--- RECORDS SHOWN ---
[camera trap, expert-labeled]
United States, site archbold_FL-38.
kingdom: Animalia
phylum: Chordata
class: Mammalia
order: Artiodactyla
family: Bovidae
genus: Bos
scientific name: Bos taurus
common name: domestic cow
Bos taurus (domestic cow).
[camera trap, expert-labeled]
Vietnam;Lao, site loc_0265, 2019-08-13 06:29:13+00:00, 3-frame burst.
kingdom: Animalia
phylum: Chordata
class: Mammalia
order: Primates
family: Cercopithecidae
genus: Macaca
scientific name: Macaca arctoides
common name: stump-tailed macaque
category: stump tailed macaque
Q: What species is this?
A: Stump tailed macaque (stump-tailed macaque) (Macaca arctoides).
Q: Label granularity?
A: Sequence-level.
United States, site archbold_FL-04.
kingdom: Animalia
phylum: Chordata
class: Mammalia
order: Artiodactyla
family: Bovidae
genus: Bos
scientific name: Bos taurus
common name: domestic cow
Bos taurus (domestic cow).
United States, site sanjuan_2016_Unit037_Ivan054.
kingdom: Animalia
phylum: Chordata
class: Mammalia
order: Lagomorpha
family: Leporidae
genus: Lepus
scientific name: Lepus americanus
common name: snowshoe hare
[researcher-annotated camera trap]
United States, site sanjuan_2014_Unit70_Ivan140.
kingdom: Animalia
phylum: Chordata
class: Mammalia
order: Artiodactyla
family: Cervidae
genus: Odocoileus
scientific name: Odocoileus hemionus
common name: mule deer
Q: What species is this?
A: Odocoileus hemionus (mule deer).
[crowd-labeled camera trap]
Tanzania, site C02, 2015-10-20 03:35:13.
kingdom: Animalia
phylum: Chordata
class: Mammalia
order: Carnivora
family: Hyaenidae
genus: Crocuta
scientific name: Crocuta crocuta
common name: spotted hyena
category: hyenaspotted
---
[WHAT TO PRODUCE]:
Your answer must consist of every line above, transcribed verbatim.

[RESPONSE AREA]:
[camera trap, expert-labeled]
United States, site archbold_FL-38.
kingdom: Animalia
phylum: Chordata
class: Mammalia
order: Artiodactyla
family: Bovidae
genus: Bos
scientific name: Bos taurus
common name: domestic cow
Bos taurus (domestic cow).
[camera trap, expert-labeled]
Vietnam;Lao, site loc_0265, 2019-08-13 06:29:13+00:00, 3-frame burst.
kingdom: Animalia
phylum: Chordata
class: Mammalia
order: Primates
family: Cercopithecidae
genus: Macaca
scientific name: Macaca arctoides
common name: stump-tailed macaque
category: stump tailed macaque
Q: What species is this?
A: Stump tailed macaque (stump-tailed macaque) (Macaca arctoides).
Q: Label granularity?
A: Sequence-level.
United States, site archbold_FL-04.
kingdom: Animalia
phylum: Chordata
class: Mammalia
order: Artiodactyla
family: Bovidae
genus: Bos
scientific name: Bos taurus
common name: domestic cow
Bos taurus (domestic cow).
United States, site sanjuan_2016_Unit037_Ivan054.
kingdom: Animalia
phylum: Chordata
class: Mammalia
order: Lagomorpha
family: Leporidae
genus: Lepus
scientific name: Lepus americanus
common name: snowshoe hare
[researcher-annotated camera trap]
United States, site sanjuan_2014_Unit70_Ivan140.
kingdom: Animalia
phylum: Chordata
class: Mammalia
order: Artiodactyla
family: Cervidae
genus: Odocoileus
scientific name: Odocoileus hemionus
common name: mule deer
Q: What species is this?
A: Odocoileus hemionus (mule deer).
[crowd-labeled camera trap]
Tanzania, site C02, 2015-10-20 03:35:13.
kingdom: Animalia
phylum: Chordata
class: Mammalia
order: Carnivora
family: Hyaenidae
genus: Crocuta
scientific name: Crocuta crocuta
common name: spotted hyena
category: hyenaspotted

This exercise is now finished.